Computing Random Forest-distances in the presence of missing data

IF 4 3区计算机科学 Q1 COMPUTER SCIENCE, INFORMATION SYSTEMS ACM Transactions on Knowledge Discovery from Data Pub Date : 2024-04-08 DOI:10.1145/3656345

Manuele Bicego, Ferdinando Cicalese

引用次数: 0

Abstract

In this paper, we study the problem of computing Random Forest-distances in the presence of missing data. We present a general framework which avoids pre-imputation and uses in an agnostic way the information contained in the input points. We centre our investigation on RatioRF, an RF-based distance recently introduced in the context of clustering and shown to outperform most known RF-based distance measures. We also show that the same framework can be applied to several other state-of-the-art RF-based measures and provide their extensions to the missing data case. We provide significant empirical evidence of the effectiveness of the proposed framework, showing extensive experiments with RatioRF on 15 datasets. Finally, we also positively compare our method with many alternative literature distances, which can be computed with missing values.

查看原文

微信好友朋友圈 QQ好友复制链接

本刊更多论文

在数据缺失的情况下计算随机森林间距

本文研究了在数据缺失的情况下计算随机森林间距的问题。我们提出了一个通用框架，它避免了预先输入，并以一种不可知的方式使用输入点中包含的信息。我们的研究以 RatioRF 为中心，RatioRF 是最近在聚类中引入的一种基于 RF 的距离测量方法，其性能优于大多数已知的基于 RF 的距离测量方法。我们还证明，同样的框架可应用于其他几种最先进的基于射频的测量方法，并将其扩展到缺失数据的情况。我们在 15 个数据集上使用 RatioRF 进行了大量实验，为所提框架的有效性提供了重要的经验证据。最后，我们还将我们的方法与许多可计算缺失值的其他文献距离进行了正面比较。

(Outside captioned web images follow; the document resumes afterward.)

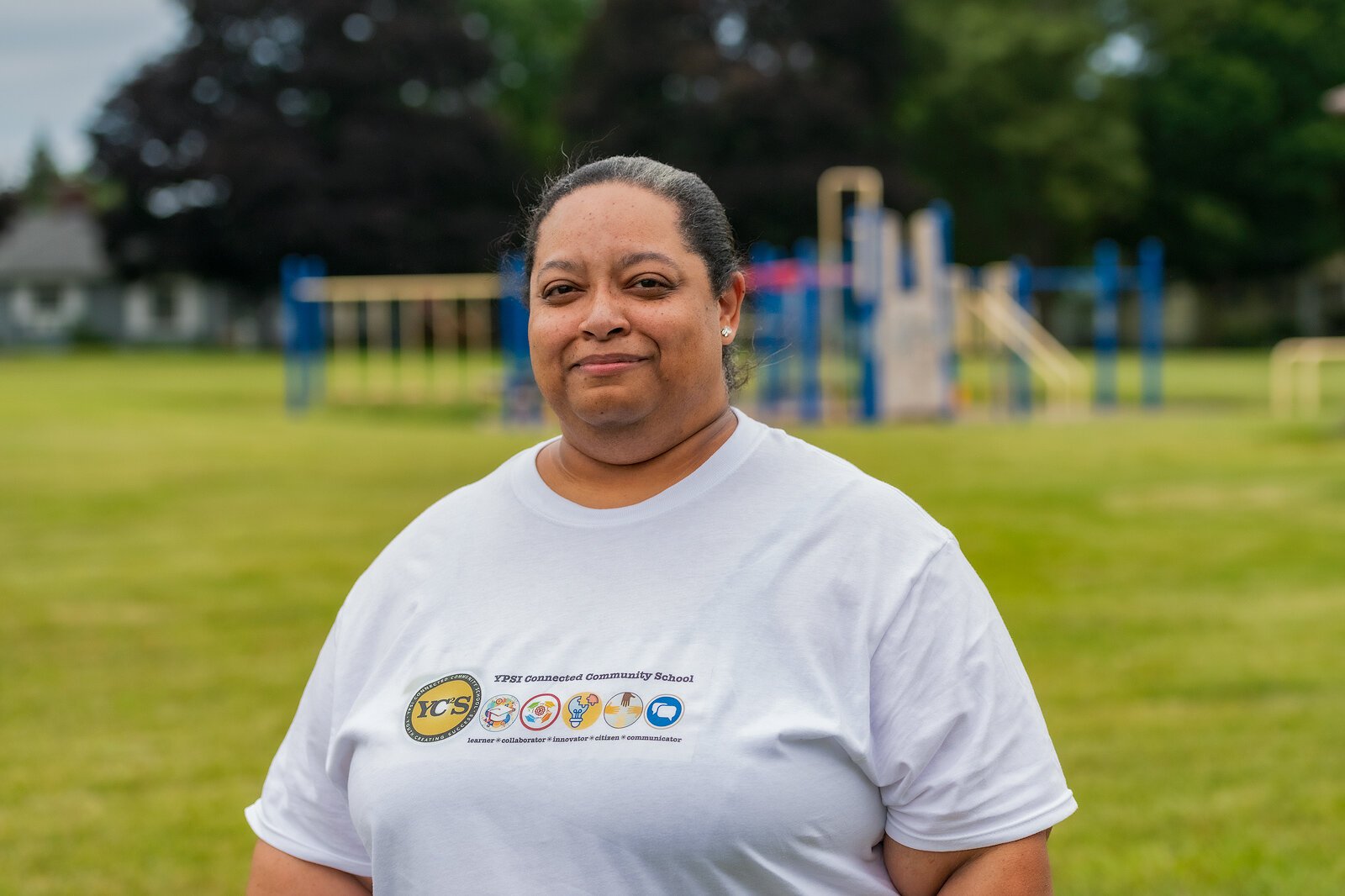 YCS K-8 online learning administrator Kier Ingraham.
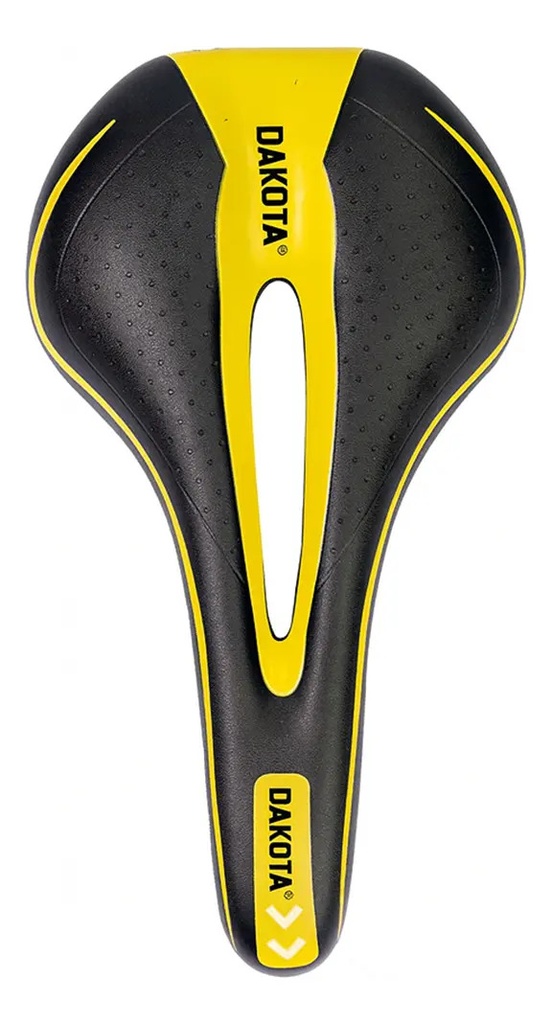 Asiento de Bicicleta Amarillo Fitness AS01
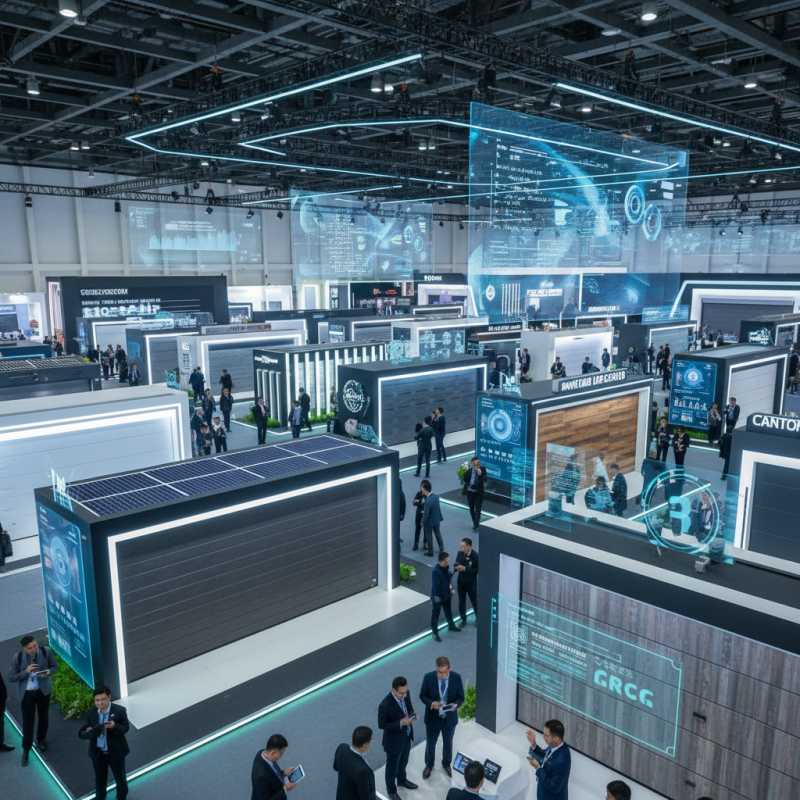 Best Garage Doors to Explore at 2026 Canton Fair in China?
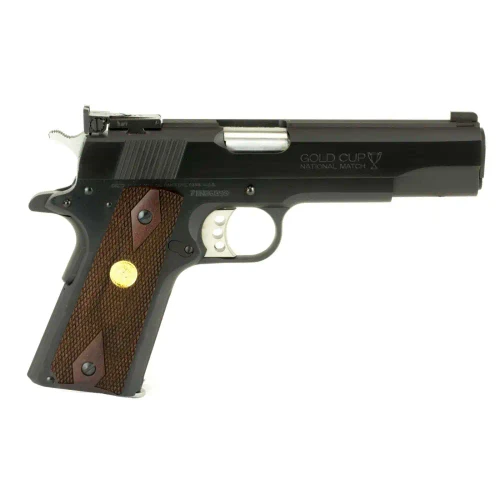 Colt Mfg Gold Cup National Match 1911 9mm Pistol, O5872A1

本文章由计算机程序翻译，如有差异，请以英文原文为准。

求助全文

约1分钟内获得全文去求助

来源期刊

ACM Transactions on Knowledge Discovery from Data COMPUTER SCIENCE, INFORMATION SYSTEMS-COMPUTER SCIENCE, SOFTWARE ENGINEERING

CiteScore

6.70

自引率

5.60%

发文量

172

审稿时长

3 months

期刊介绍： TKDD welcomes papers on a full range of research in the knowledge discovery and analysis of diverse forms of data. Such subjects include, but are not limited to: scalable and effective algorithms for data mining and big data analysis, mining brain networks, mining data streams, mining multi-media data, mining high-dimensional data, mining text, Web, and semi-structured data, mining spatial and temporal data, data mining for community generation, social network analysis, and graph structured data, security and privacy issues in data mining, visual, interactive and online data mining, pre-processing and post-processing for data mining, robust and scalable statistical methods, data mining languages, foundations of data mining, KDD framework and process, and novel applications and infrastructures exploiting data mining technology including massively parallel processing and cloud computing platforms. TKDD encourages papers that explore the above subjects in the context of large distributed networks of computers, parallel or multiprocessing computers, or new data devices. TKDD also encourages papers that describe emerging data mining applications that cannot be satisfied by the current data mining technology.